Polish key reseller G2A has published a detailed breakdown and defence of how it operates as a business amid renewed criticism from game developers and publishers.
Last week, the founder of indie publisher No More Robots Mike Rose took the key marketplace to task for having seemingly unblockable ads appear when people searched for certain game on Google - Rage Squid's Descenders which Rose's label published being the example given - something that G2A insists is an error with Google.
This escalated to him and other indie developers and publishers saying they'd rather people pirated their titles than buy them from G2A before Rose called for indie games to be pulled from the storefront altogether.

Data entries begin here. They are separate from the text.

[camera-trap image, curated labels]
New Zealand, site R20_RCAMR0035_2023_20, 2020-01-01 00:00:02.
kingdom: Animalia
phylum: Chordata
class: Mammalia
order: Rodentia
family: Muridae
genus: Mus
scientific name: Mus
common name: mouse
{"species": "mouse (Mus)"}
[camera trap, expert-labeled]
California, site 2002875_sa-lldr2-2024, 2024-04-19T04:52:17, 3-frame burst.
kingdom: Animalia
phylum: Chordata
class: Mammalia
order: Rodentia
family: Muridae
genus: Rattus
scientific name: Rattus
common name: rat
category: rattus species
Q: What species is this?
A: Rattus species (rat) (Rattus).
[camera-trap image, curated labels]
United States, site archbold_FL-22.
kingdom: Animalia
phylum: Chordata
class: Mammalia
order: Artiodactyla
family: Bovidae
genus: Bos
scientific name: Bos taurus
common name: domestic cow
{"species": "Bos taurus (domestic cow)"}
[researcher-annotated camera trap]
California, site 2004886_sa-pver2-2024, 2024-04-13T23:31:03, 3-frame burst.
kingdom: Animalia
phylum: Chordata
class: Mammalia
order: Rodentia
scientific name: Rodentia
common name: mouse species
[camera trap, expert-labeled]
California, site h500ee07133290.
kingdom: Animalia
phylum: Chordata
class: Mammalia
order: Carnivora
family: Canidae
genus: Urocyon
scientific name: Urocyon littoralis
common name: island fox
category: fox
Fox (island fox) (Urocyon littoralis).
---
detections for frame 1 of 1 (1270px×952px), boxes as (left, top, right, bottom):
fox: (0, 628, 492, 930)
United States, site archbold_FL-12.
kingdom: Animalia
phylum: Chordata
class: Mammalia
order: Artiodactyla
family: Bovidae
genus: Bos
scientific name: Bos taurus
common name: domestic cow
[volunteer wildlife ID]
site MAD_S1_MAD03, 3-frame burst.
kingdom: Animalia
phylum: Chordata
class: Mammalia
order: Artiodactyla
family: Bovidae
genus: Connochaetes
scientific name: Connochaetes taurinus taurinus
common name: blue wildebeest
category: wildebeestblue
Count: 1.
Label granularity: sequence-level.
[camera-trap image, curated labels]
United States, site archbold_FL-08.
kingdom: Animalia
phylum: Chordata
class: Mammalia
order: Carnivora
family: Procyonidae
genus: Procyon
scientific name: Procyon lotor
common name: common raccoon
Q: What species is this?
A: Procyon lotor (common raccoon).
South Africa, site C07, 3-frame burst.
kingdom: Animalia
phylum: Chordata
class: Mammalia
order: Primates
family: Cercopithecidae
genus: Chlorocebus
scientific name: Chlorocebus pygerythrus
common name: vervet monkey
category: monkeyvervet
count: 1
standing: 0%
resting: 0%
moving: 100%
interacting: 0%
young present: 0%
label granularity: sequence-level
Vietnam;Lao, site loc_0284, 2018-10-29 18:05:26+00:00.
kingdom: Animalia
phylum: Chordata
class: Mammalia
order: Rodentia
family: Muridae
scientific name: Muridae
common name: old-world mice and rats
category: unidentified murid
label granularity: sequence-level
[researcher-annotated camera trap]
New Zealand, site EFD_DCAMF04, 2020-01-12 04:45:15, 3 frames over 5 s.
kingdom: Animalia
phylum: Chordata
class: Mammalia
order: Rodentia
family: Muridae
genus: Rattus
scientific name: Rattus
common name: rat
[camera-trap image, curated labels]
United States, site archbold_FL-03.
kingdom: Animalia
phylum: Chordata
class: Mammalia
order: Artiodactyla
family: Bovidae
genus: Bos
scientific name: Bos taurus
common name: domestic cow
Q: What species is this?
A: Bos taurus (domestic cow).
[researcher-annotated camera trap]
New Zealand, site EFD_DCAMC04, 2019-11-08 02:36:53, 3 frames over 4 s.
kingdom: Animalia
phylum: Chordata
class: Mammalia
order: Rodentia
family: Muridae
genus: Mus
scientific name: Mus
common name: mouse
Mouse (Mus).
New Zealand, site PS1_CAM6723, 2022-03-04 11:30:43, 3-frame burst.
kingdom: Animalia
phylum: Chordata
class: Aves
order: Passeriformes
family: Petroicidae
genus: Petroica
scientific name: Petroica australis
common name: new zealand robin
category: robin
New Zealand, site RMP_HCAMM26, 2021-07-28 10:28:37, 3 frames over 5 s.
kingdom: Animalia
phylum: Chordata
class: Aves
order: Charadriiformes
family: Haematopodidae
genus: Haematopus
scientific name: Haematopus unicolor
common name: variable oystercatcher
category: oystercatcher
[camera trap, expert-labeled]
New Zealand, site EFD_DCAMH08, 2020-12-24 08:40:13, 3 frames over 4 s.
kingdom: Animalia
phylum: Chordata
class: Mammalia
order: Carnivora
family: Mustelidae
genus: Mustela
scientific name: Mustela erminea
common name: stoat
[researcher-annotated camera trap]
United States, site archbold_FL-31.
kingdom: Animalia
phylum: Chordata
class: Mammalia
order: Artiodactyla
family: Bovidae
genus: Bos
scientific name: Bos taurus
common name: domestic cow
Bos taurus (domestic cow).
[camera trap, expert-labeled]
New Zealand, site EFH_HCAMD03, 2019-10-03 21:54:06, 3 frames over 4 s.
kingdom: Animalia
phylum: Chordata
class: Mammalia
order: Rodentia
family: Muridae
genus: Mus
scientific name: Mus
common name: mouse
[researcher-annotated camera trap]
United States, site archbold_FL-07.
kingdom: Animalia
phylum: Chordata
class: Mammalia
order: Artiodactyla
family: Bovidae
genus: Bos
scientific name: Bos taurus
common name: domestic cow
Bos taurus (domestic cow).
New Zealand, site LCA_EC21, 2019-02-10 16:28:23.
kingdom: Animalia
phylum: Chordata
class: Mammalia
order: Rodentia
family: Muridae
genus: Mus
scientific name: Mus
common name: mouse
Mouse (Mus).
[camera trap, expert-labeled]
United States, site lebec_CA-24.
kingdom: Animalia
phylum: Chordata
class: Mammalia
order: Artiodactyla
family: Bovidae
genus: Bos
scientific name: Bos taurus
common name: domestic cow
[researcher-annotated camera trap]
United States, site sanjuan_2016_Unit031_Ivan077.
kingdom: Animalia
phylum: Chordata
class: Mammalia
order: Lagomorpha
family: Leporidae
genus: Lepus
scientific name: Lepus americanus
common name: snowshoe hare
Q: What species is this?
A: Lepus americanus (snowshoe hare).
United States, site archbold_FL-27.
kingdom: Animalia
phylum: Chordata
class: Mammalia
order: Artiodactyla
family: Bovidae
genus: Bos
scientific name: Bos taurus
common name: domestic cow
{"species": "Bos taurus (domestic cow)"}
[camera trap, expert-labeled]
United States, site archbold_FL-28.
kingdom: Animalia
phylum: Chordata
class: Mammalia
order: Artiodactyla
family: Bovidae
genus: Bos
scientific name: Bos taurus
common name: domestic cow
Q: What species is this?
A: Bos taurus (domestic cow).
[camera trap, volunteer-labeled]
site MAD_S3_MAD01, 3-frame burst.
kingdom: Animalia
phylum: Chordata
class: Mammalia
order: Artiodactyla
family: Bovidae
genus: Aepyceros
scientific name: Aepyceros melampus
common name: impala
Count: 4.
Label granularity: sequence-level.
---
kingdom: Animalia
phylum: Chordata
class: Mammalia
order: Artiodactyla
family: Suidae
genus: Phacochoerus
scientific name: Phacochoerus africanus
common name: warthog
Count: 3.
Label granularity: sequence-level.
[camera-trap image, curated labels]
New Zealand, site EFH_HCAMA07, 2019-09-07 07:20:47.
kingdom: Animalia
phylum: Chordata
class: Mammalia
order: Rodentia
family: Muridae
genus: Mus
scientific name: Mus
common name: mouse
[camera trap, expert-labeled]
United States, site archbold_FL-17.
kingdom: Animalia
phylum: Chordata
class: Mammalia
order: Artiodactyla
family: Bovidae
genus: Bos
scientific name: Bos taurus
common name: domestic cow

In a post on its website, G2A has tried to downplay the impact that it has on smaller companies, saying that only eight per cent of the roughly one million game sales each month on its platform are indie titles - around 80,000. The firm also pointed out that there were just five listings for Descenders on the marketplace at the time of writing.
Once again, G2A compared itself to other third-party marketplaces like Ebay and Amazon, saying that its role is to ensure that buyers can buy and sellers can sell on its platform while also ensuring it knows who everyone involved in the process is.
"The role of our platform is to make sure that buyers and sellers have a safe and convenient way of exchanging goods for money," the company wrote.
"If you go and sell a bike on eBay, they don’t check if you actually have that bike in your home. They can’t check if the bike is working, if the colour is right, etc. What the platform checks is who you are, meaning it gathers your personal data and payment information, which, if need be, can be given to proper authorities. It also provides a system that allows people who buy a bike from you to rate the transaction. A good marketplace also guarantees a successful purchase and offers its buyers a refund if something goes wrong – for free, of course. And so does G2A with its Money-Back Guarantee."
The company also addressed concerns of people using stolen credit cards to buy keys in large quantities from publishers and developers with those who own the cards eventually getting their money back while game makers were left out of pocket. G2A says that this is very hard to actually pull off, explaining that only one per cent of transactions on its platform are "problematic in any way."
So confident is G2A in the fact that developers and publishers aren't losing a large amount of money to this kind of fraud that it has vowed to compensate companies that lose out to credit card fraud ten times the amount they're out of pocket via a third-party auditing company. The first three audits for claims from a developer or publisher are on G2A; after that the cost is evenly split.